• What is needed
If a line in the material below has the string "market", copy it out.

• Source data
↓
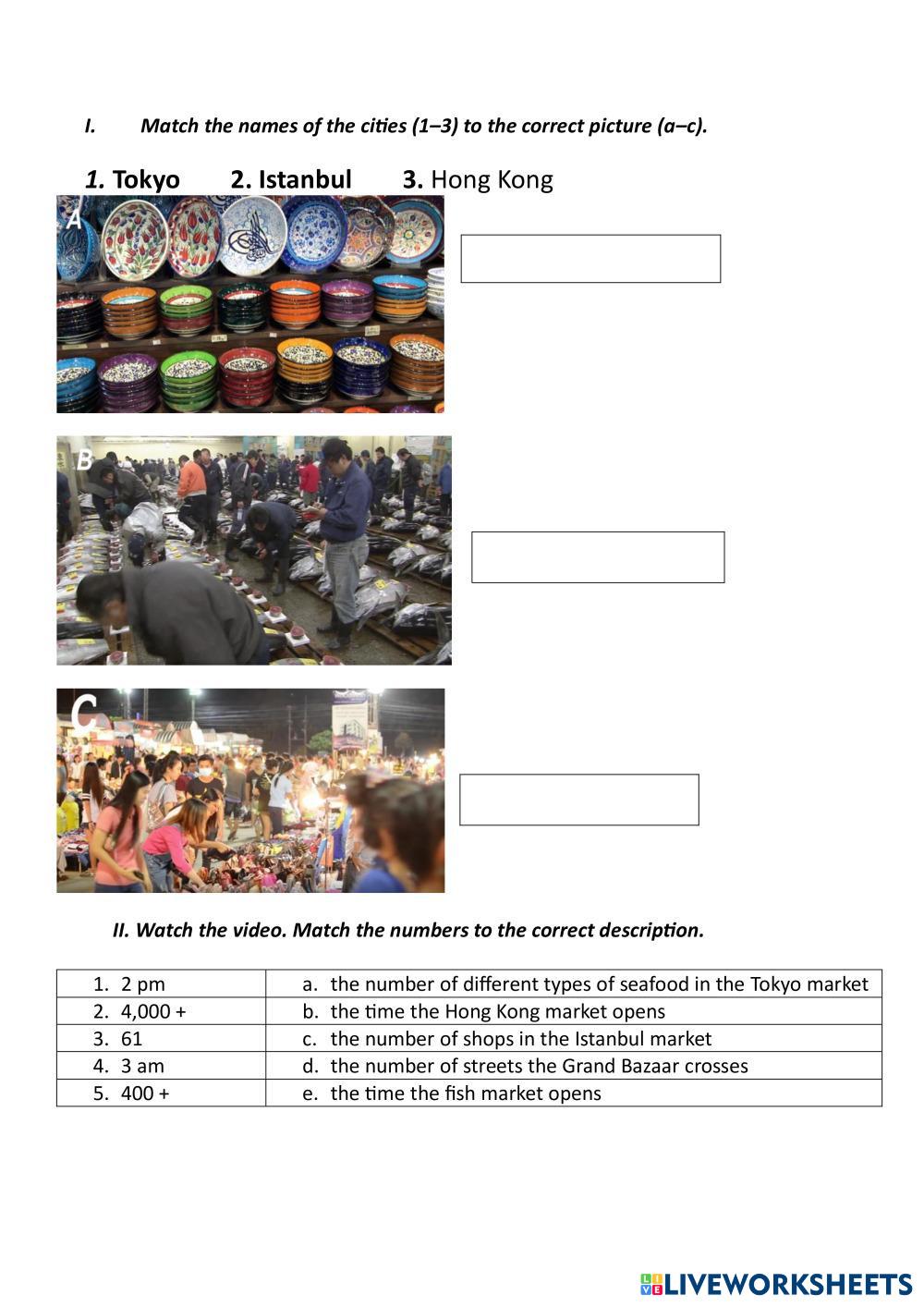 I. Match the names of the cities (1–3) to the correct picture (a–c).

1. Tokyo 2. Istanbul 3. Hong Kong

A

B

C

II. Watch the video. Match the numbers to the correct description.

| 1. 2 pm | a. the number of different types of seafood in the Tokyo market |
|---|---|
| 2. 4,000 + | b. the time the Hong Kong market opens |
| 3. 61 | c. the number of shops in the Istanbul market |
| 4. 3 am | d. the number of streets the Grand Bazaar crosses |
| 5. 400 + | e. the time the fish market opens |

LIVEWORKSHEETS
↑
↓
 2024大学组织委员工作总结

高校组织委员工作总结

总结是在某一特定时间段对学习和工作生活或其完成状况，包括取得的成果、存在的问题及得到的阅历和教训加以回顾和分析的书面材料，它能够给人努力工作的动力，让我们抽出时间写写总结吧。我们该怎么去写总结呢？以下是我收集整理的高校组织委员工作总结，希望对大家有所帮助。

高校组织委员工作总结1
↑
• Exercise result
| 1. 2 pm | a. the number of different types of seafood in the Tokyo market |
| 2. 4,000 + | b. the time the Hong Kong market opens |
| 3. 61 | c. the number of shops in the Istanbul market |
| 5. 400 + | e. the time the fish market opens |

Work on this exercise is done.